Publicado en El País de Madrid
Que la paz sea recibida con indiferencia por muchos colombianos es de las cosas más intrigantes para el extranjero que viene a vivir en Colombia.
Esto pudo sentirse con ocasión de la visita papal. La sorna que expresaban las redes sociales me recordó a muchísima gente que en Venezuela cree a pies juntillas la conseja según la cual Juan Manuel Santos está en la nómina de Nicolás Maduro.
Rumiar la idea fija de una conspiración que reúne a Nicolás Maduro, Raúl Castro y Juan Manuel Santos en torno a un mismo designio es característico de muchos compatriotas míos a quienes he llamado “venecouribistas”: abominan por igual de Santos y del papa Francisco.
Asimilan el origen argentino del pontífice a una filiación peronista, más precisamente kirchnerista y, por peregrina transitividad y negra magia empática, también chavista.
Recíprocamente, se leen y escuchan en Colombia insinuaciones que señalan la visita pastoral como una martingala engañabobos orientada a instaurar, llegado el momento y sin que se le ofrezca resistencia, una dictadura “castrochavista”.
Dicho sea de paso, aunque se discrepe de quienes así piensan, hay que reconocer el acierto de Álvaro Uribe al dar con una palabra que resume el parentesco esencial, la consanguinidad ya indiscutible que une al fraudulento socialismo del siglo XXI chavista con la interminable tragedia cubana.
Está claro, pues, que parte del escepticismo ante lo bueno que pueda traer a Colombia el posconflicto va de la mano con una desvalorización de la paz. Y cabe preguntarse, como lo ha hecho el escritor Andrés Hoyos, si esta equivale a una vergonzante nostalgia de la guerra.

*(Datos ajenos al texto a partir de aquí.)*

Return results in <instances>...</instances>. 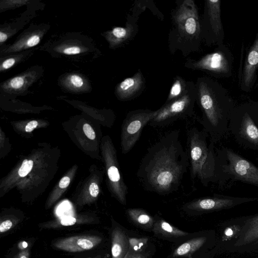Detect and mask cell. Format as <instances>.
<instances>
[{
  "label": "cell",
  "instance_id": "obj_12",
  "mask_svg": "<svg viewBox=\"0 0 258 258\" xmlns=\"http://www.w3.org/2000/svg\"><path fill=\"white\" fill-rule=\"evenodd\" d=\"M136 6L137 8L135 10L133 8L132 13L128 14L124 27H115L105 33L104 37L110 48L115 49L123 46L131 41L138 33L139 27L137 21L143 8L139 9L138 4Z\"/></svg>",
  "mask_w": 258,
  "mask_h": 258
},
{
  "label": "cell",
  "instance_id": "obj_23",
  "mask_svg": "<svg viewBox=\"0 0 258 258\" xmlns=\"http://www.w3.org/2000/svg\"><path fill=\"white\" fill-rule=\"evenodd\" d=\"M40 41L38 34H33L22 38L16 42L7 50L9 52H17L37 45Z\"/></svg>",
  "mask_w": 258,
  "mask_h": 258
},
{
  "label": "cell",
  "instance_id": "obj_22",
  "mask_svg": "<svg viewBox=\"0 0 258 258\" xmlns=\"http://www.w3.org/2000/svg\"><path fill=\"white\" fill-rule=\"evenodd\" d=\"M126 212L132 221L138 225L147 228L154 225L153 218L144 210L131 208L127 209Z\"/></svg>",
  "mask_w": 258,
  "mask_h": 258
},
{
  "label": "cell",
  "instance_id": "obj_19",
  "mask_svg": "<svg viewBox=\"0 0 258 258\" xmlns=\"http://www.w3.org/2000/svg\"><path fill=\"white\" fill-rule=\"evenodd\" d=\"M207 237L201 236L191 239L179 246L173 253L174 256H191L206 242Z\"/></svg>",
  "mask_w": 258,
  "mask_h": 258
},
{
  "label": "cell",
  "instance_id": "obj_38",
  "mask_svg": "<svg viewBox=\"0 0 258 258\" xmlns=\"http://www.w3.org/2000/svg\"><path fill=\"white\" fill-rule=\"evenodd\" d=\"M8 39V35L2 31L0 32V42L2 43Z\"/></svg>",
  "mask_w": 258,
  "mask_h": 258
},
{
  "label": "cell",
  "instance_id": "obj_25",
  "mask_svg": "<svg viewBox=\"0 0 258 258\" xmlns=\"http://www.w3.org/2000/svg\"><path fill=\"white\" fill-rule=\"evenodd\" d=\"M66 85L69 88L74 90H81L85 85L84 80L80 76L76 74H71L66 80Z\"/></svg>",
  "mask_w": 258,
  "mask_h": 258
},
{
  "label": "cell",
  "instance_id": "obj_31",
  "mask_svg": "<svg viewBox=\"0 0 258 258\" xmlns=\"http://www.w3.org/2000/svg\"><path fill=\"white\" fill-rule=\"evenodd\" d=\"M83 131L86 136L90 140H94L96 137L95 133L92 127L88 123L83 125Z\"/></svg>",
  "mask_w": 258,
  "mask_h": 258
},
{
  "label": "cell",
  "instance_id": "obj_8",
  "mask_svg": "<svg viewBox=\"0 0 258 258\" xmlns=\"http://www.w3.org/2000/svg\"><path fill=\"white\" fill-rule=\"evenodd\" d=\"M184 67L192 70L204 71L216 77L229 76L231 73L232 60L230 53L222 45L215 51L198 59L188 58Z\"/></svg>",
  "mask_w": 258,
  "mask_h": 258
},
{
  "label": "cell",
  "instance_id": "obj_16",
  "mask_svg": "<svg viewBox=\"0 0 258 258\" xmlns=\"http://www.w3.org/2000/svg\"><path fill=\"white\" fill-rule=\"evenodd\" d=\"M101 241V237L96 235L73 236L57 240L53 246L68 252H80L91 249Z\"/></svg>",
  "mask_w": 258,
  "mask_h": 258
},
{
  "label": "cell",
  "instance_id": "obj_2",
  "mask_svg": "<svg viewBox=\"0 0 258 258\" xmlns=\"http://www.w3.org/2000/svg\"><path fill=\"white\" fill-rule=\"evenodd\" d=\"M195 86L196 103L202 113L200 122L210 143L215 144L228 132L233 103L220 85L208 77L198 78Z\"/></svg>",
  "mask_w": 258,
  "mask_h": 258
},
{
  "label": "cell",
  "instance_id": "obj_32",
  "mask_svg": "<svg viewBox=\"0 0 258 258\" xmlns=\"http://www.w3.org/2000/svg\"><path fill=\"white\" fill-rule=\"evenodd\" d=\"M13 226L12 221L11 220H6L1 222L0 224V232L5 233L11 229Z\"/></svg>",
  "mask_w": 258,
  "mask_h": 258
},
{
  "label": "cell",
  "instance_id": "obj_7",
  "mask_svg": "<svg viewBox=\"0 0 258 258\" xmlns=\"http://www.w3.org/2000/svg\"><path fill=\"white\" fill-rule=\"evenodd\" d=\"M158 109H139L128 112L124 119L121 130V148L128 153L139 140L144 127L156 115Z\"/></svg>",
  "mask_w": 258,
  "mask_h": 258
},
{
  "label": "cell",
  "instance_id": "obj_33",
  "mask_svg": "<svg viewBox=\"0 0 258 258\" xmlns=\"http://www.w3.org/2000/svg\"><path fill=\"white\" fill-rule=\"evenodd\" d=\"M124 258H146L145 256L141 254L139 251H136L129 248L126 255Z\"/></svg>",
  "mask_w": 258,
  "mask_h": 258
},
{
  "label": "cell",
  "instance_id": "obj_15",
  "mask_svg": "<svg viewBox=\"0 0 258 258\" xmlns=\"http://www.w3.org/2000/svg\"><path fill=\"white\" fill-rule=\"evenodd\" d=\"M145 78L141 70L132 77L118 83L115 89V94L120 101L133 100L140 95L145 88Z\"/></svg>",
  "mask_w": 258,
  "mask_h": 258
},
{
  "label": "cell",
  "instance_id": "obj_20",
  "mask_svg": "<svg viewBox=\"0 0 258 258\" xmlns=\"http://www.w3.org/2000/svg\"><path fill=\"white\" fill-rule=\"evenodd\" d=\"M191 82V81H187L181 76L174 77L164 103L170 102L183 96L188 89Z\"/></svg>",
  "mask_w": 258,
  "mask_h": 258
},
{
  "label": "cell",
  "instance_id": "obj_27",
  "mask_svg": "<svg viewBox=\"0 0 258 258\" xmlns=\"http://www.w3.org/2000/svg\"><path fill=\"white\" fill-rule=\"evenodd\" d=\"M33 165V161L31 160L25 159L23 161L20 167L18 174L21 177H24L27 175L31 170Z\"/></svg>",
  "mask_w": 258,
  "mask_h": 258
},
{
  "label": "cell",
  "instance_id": "obj_10",
  "mask_svg": "<svg viewBox=\"0 0 258 258\" xmlns=\"http://www.w3.org/2000/svg\"><path fill=\"white\" fill-rule=\"evenodd\" d=\"M228 131L232 134L241 146L258 150V128L247 112H245L238 118L231 115Z\"/></svg>",
  "mask_w": 258,
  "mask_h": 258
},
{
  "label": "cell",
  "instance_id": "obj_17",
  "mask_svg": "<svg viewBox=\"0 0 258 258\" xmlns=\"http://www.w3.org/2000/svg\"><path fill=\"white\" fill-rule=\"evenodd\" d=\"M245 221V217H240L224 223L221 241L224 242V250H228L236 240Z\"/></svg>",
  "mask_w": 258,
  "mask_h": 258
},
{
  "label": "cell",
  "instance_id": "obj_18",
  "mask_svg": "<svg viewBox=\"0 0 258 258\" xmlns=\"http://www.w3.org/2000/svg\"><path fill=\"white\" fill-rule=\"evenodd\" d=\"M129 249L128 238L120 228L115 227L111 232L112 258H124Z\"/></svg>",
  "mask_w": 258,
  "mask_h": 258
},
{
  "label": "cell",
  "instance_id": "obj_1",
  "mask_svg": "<svg viewBox=\"0 0 258 258\" xmlns=\"http://www.w3.org/2000/svg\"><path fill=\"white\" fill-rule=\"evenodd\" d=\"M189 165L179 132L172 131L148 149L137 175L146 190L166 195L178 188Z\"/></svg>",
  "mask_w": 258,
  "mask_h": 258
},
{
  "label": "cell",
  "instance_id": "obj_3",
  "mask_svg": "<svg viewBox=\"0 0 258 258\" xmlns=\"http://www.w3.org/2000/svg\"><path fill=\"white\" fill-rule=\"evenodd\" d=\"M171 27L168 38L171 54L179 51L184 57L199 52L202 41L200 16L193 0H178L171 11Z\"/></svg>",
  "mask_w": 258,
  "mask_h": 258
},
{
  "label": "cell",
  "instance_id": "obj_14",
  "mask_svg": "<svg viewBox=\"0 0 258 258\" xmlns=\"http://www.w3.org/2000/svg\"><path fill=\"white\" fill-rule=\"evenodd\" d=\"M240 77L241 89L245 91L258 86V33L245 56Z\"/></svg>",
  "mask_w": 258,
  "mask_h": 258
},
{
  "label": "cell",
  "instance_id": "obj_34",
  "mask_svg": "<svg viewBox=\"0 0 258 258\" xmlns=\"http://www.w3.org/2000/svg\"><path fill=\"white\" fill-rule=\"evenodd\" d=\"M89 191L91 196L96 198L99 194V187L97 183L93 182L89 186Z\"/></svg>",
  "mask_w": 258,
  "mask_h": 258
},
{
  "label": "cell",
  "instance_id": "obj_13",
  "mask_svg": "<svg viewBox=\"0 0 258 258\" xmlns=\"http://www.w3.org/2000/svg\"><path fill=\"white\" fill-rule=\"evenodd\" d=\"M227 250L239 252L258 251V214L245 217L239 236Z\"/></svg>",
  "mask_w": 258,
  "mask_h": 258
},
{
  "label": "cell",
  "instance_id": "obj_28",
  "mask_svg": "<svg viewBox=\"0 0 258 258\" xmlns=\"http://www.w3.org/2000/svg\"><path fill=\"white\" fill-rule=\"evenodd\" d=\"M81 51V48L77 46H71L62 49V52L66 55H75Z\"/></svg>",
  "mask_w": 258,
  "mask_h": 258
},
{
  "label": "cell",
  "instance_id": "obj_24",
  "mask_svg": "<svg viewBox=\"0 0 258 258\" xmlns=\"http://www.w3.org/2000/svg\"><path fill=\"white\" fill-rule=\"evenodd\" d=\"M28 74H23L11 78L5 83L3 88L5 89L13 91H20L28 86L32 77Z\"/></svg>",
  "mask_w": 258,
  "mask_h": 258
},
{
  "label": "cell",
  "instance_id": "obj_21",
  "mask_svg": "<svg viewBox=\"0 0 258 258\" xmlns=\"http://www.w3.org/2000/svg\"><path fill=\"white\" fill-rule=\"evenodd\" d=\"M153 231L156 234H160L166 237L184 236L188 234L162 219L158 220L154 223Z\"/></svg>",
  "mask_w": 258,
  "mask_h": 258
},
{
  "label": "cell",
  "instance_id": "obj_26",
  "mask_svg": "<svg viewBox=\"0 0 258 258\" xmlns=\"http://www.w3.org/2000/svg\"><path fill=\"white\" fill-rule=\"evenodd\" d=\"M148 241V238L147 237H128L129 248L136 251H139V250L146 244Z\"/></svg>",
  "mask_w": 258,
  "mask_h": 258
},
{
  "label": "cell",
  "instance_id": "obj_5",
  "mask_svg": "<svg viewBox=\"0 0 258 258\" xmlns=\"http://www.w3.org/2000/svg\"><path fill=\"white\" fill-rule=\"evenodd\" d=\"M216 157V181L224 175L233 181H240L258 187V168L232 150L224 149Z\"/></svg>",
  "mask_w": 258,
  "mask_h": 258
},
{
  "label": "cell",
  "instance_id": "obj_29",
  "mask_svg": "<svg viewBox=\"0 0 258 258\" xmlns=\"http://www.w3.org/2000/svg\"><path fill=\"white\" fill-rule=\"evenodd\" d=\"M16 59L14 57L8 58L4 60L1 64V71L9 69L12 67L16 63Z\"/></svg>",
  "mask_w": 258,
  "mask_h": 258
},
{
  "label": "cell",
  "instance_id": "obj_6",
  "mask_svg": "<svg viewBox=\"0 0 258 258\" xmlns=\"http://www.w3.org/2000/svg\"><path fill=\"white\" fill-rule=\"evenodd\" d=\"M196 103V86L191 81L186 93L177 99L164 103L148 124L153 127L164 126L177 119L191 117Z\"/></svg>",
  "mask_w": 258,
  "mask_h": 258
},
{
  "label": "cell",
  "instance_id": "obj_9",
  "mask_svg": "<svg viewBox=\"0 0 258 258\" xmlns=\"http://www.w3.org/2000/svg\"><path fill=\"white\" fill-rule=\"evenodd\" d=\"M201 36L208 45H222L224 31L221 18V1L207 0L205 2L204 13L200 18Z\"/></svg>",
  "mask_w": 258,
  "mask_h": 258
},
{
  "label": "cell",
  "instance_id": "obj_11",
  "mask_svg": "<svg viewBox=\"0 0 258 258\" xmlns=\"http://www.w3.org/2000/svg\"><path fill=\"white\" fill-rule=\"evenodd\" d=\"M258 200V198H241L224 195L206 197L188 203L184 207L187 210L208 212L233 208L237 205Z\"/></svg>",
  "mask_w": 258,
  "mask_h": 258
},
{
  "label": "cell",
  "instance_id": "obj_36",
  "mask_svg": "<svg viewBox=\"0 0 258 258\" xmlns=\"http://www.w3.org/2000/svg\"><path fill=\"white\" fill-rule=\"evenodd\" d=\"M70 179L68 176H64L62 177L59 183V186L61 188H64L67 187L70 184Z\"/></svg>",
  "mask_w": 258,
  "mask_h": 258
},
{
  "label": "cell",
  "instance_id": "obj_4",
  "mask_svg": "<svg viewBox=\"0 0 258 258\" xmlns=\"http://www.w3.org/2000/svg\"><path fill=\"white\" fill-rule=\"evenodd\" d=\"M187 136L191 178H198L207 186L210 182L216 181V155L214 144H208L207 133L196 127L188 131Z\"/></svg>",
  "mask_w": 258,
  "mask_h": 258
},
{
  "label": "cell",
  "instance_id": "obj_30",
  "mask_svg": "<svg viewBox=\"0 0 258 258\" xmlns=\"http://www.w3.org/2000/svg\"><path fill=\"white\" fill-rule=\"evenodd\" d=\"M77 222V219L72 216H67L61 219L59 225L69 226L75 225Z\"/></svg>",
  "mask_w": 258,
  "mask_h": 258
},
{
  "label": "cell",
  "instance_id": "obj_37",
  "mask_svg": "<svg viewBox=\"0 0 258 258\" xmlns=\"http://www.w3.org/2000/svg\"><path fill=\"white\" fill-rule=\"evenodd\" d=\"M14 258H29L28 248H24L15 255Z\"/></svg>",
  "mask_w": 258,
  "mask_h": 258
},
{
  "label": "cell",
  "instance_id": "obj_35",
  "mask_svg": "<svg viewBox=\"0 0 258 258\" xmlns=\"http://www.w3.org/2000/svg\"><path fill=\"white\" fill-rule=\"evenodd\" d=\"M38 125V122L36 120H32L29 122L25 126V130L26 132H31Z\"/></svg>",
  "mask_w": 258,
  "mask_h": 258
}]
</instances>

Respuestas sumamente persuasivas a esa pregunta hallé en el libro de Jorge Giraldo Ramírez, Las ideas en la guerra (Debate, 2015).
Una de ellas, que el filósofo e historiador de las ideas ilustra cabalmente, se halla en la sostenida y prolongada elaboración, digamos teórica, que a lo largo de todo el siglo XX, y aun de parte del actual, hicieron ciertas élites colombianas para apuntar la noción de que la lucha armada era por completo inevitable.
No solo los hombres de la guerra, sino también académicos e intelectuales de mucha valía concibieron y propugnaron la violencia como único medio de alcanzar fines filantrópicos en la desigual Colombia. Asombra que tanta gente, incluso figuras que repudiaban principistamente la violencia, la tuviesen como inevitable. Giraldo explica parcialmente esto último con lo que Albert Hirschmann llamó la “fracasomanía” de los colombianos.
Un desolador efecto de esta idea de inevitabilidad de la violencia, observa Giraldo, fue el rechazo sectario a toda iniciativa política que abriese posibilidades a medios pacíficos y electorales, es decir, deliberantes y políticos, de alcanzar el poder.
Giraldo pasa minuciosa revista a los desdenes doctrinarios con que los violentos ignoraron las posibilidades abiertas por del Pacto de Benidorm, a fines de los años cincuenta, y las opciones que abrió a la lucha de masas la firma de la Constitución de 1991.
En varios momentos de su libro, Giraldo comenta la incapacidad de los mandos violentos y sus valedores intelectuales para identificar las ocasiones que hubiesen permitido imprimir un giro pacífico y democrático a sus métodos de lucha, en lugar de sembrar el país con millones de víctimas.
Esa ceguera condujo a la socarrona fórmula “combinación de todas las formas de lucha” que, en realidad, nombraba una sola: la armada.
Al firmar la paz y abrazar un proyecto electoral, las FARC han optado al fin por las formalidades democráticas. Sin cerrar los ojos a su pasado, un ecuánime sentido deportivo debería llevar a desearles mejor puntería en esta nueva y bienvenida oportunidad.